Sepulang dari sekolah, Haruna belajar pagi dan mala tak kenal lelah dan waktu, sampai dihari tepat akan dilaksanakannya perlombaan tersebut diawali dengan upacara bendera, ketika bendera ditarik untuk dikibarkan, semua peserta melakukan penghormatan, paduan suara menyanyikan lagu Indonesia raya dengan semangat merayakan kemerdekaan seolah seperti kembali ketahuan 1945. para peserta upacara mendengarkan secara khidmat alunan nyanyian dengan penuh rasa bangga kepada negara Indonesia serta para para Pahlawan. Setelah usai upacara tibalah saat perlombaan dimulai, Haruna dengan hati yang cemas siap mengerjakan semua soal yang diluar nalar hingga menuras otaknya, dengan perasaan yakin dan percaya diri, Haruna menyelesaikan semua soal-soal tersebut. Selesai mengerjakan soal-soal yang sulit, bel pun telah berbunyi pertanda waktu pengerjaan telah usia, Haruna pun keluar ruangan dan turun untuk keruang istirahat dan sambil makan, makanan yang telah disiapkan oleh panitia pun kini sudah habis disantapnya, dengan perasaan yang sumeringah.

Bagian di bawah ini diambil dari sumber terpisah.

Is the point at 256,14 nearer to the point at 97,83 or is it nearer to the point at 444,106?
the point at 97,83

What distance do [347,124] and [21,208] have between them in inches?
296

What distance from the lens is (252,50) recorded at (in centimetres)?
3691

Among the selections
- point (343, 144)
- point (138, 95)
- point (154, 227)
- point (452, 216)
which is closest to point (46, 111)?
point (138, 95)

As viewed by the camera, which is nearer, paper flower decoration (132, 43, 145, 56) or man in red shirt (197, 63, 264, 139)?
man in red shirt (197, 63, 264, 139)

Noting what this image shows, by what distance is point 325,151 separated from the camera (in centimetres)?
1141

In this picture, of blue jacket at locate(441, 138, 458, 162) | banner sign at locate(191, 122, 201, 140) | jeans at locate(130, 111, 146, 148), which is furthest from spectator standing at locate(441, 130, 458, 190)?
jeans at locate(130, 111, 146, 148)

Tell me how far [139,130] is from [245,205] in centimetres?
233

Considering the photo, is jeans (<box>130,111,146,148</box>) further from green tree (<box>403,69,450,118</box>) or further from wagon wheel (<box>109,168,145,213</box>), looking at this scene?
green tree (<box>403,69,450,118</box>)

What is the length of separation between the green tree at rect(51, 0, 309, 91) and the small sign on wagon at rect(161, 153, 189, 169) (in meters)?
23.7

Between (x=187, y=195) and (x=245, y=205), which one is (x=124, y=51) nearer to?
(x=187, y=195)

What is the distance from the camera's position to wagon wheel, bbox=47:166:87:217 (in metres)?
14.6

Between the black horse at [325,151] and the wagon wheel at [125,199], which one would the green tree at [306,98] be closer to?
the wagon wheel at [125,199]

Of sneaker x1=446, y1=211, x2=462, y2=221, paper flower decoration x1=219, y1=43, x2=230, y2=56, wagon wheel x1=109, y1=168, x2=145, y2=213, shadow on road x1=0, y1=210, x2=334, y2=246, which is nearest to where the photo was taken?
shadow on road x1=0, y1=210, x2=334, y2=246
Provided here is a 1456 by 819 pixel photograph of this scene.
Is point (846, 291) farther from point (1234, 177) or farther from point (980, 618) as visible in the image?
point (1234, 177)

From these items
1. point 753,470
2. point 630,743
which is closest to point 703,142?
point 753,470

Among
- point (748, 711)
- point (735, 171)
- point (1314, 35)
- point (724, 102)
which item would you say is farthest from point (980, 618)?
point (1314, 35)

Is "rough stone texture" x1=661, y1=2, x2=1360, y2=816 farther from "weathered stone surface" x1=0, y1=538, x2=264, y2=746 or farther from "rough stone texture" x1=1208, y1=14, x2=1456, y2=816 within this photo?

selama dua jam menunggu tibalah untuk pengumuman hasil, tiba-tiba suara mic mengelegar memalui pengeras suara, memanggil para peserta . Pengumuman pun dimulai. Nama-nama pemenang pun dipanggil satu persatu, Jantung Haruna berdengup kencang seolah tempo tinggi pada piano. begitu Nama Haruna tersebut pada posisi ke tiga, Khayalan Haruna melayang tinggi terbang ke Jepang sebelum dirinya. Haruna menaiki podium terlampau nahagia hingga air mata bercucuran dengan penuh haru, saat disampaikan akan hadiahnya, ternyata beasiswa ke luar nNegeri hanya diberikan bagi peserta pemenang utama, pikiran haruna terhenti dean imajinasnya yang telah pergi langsung kandas dibawa angin, Haruna bersedih dengan rasa kecewa sepanjang tahun sampai kelulusannya.
Haruna menyelesaikan sekolahnya dengan rasa sedih, kemudian ia melanjutkan hidupnya dengan melamar pekerjaan disebuah penerbit milik perusaahan jepang, tak disnagka kepala bagian personalia perusahaan tersebut tertarik dengan gambar-gambar yang dibuat Haruna, kepala bagian personalia tersebut berkata,"Apakah anda bersedia bekerja dikantor pusat kami di Japang? disana anda akan sekaligus mendapatkan pendidikan pengembangan pembuatan komik", dengan rasa senang hati Haruna menerimanya karena Haruna percaya kesempatan tidak akan datang dua kali.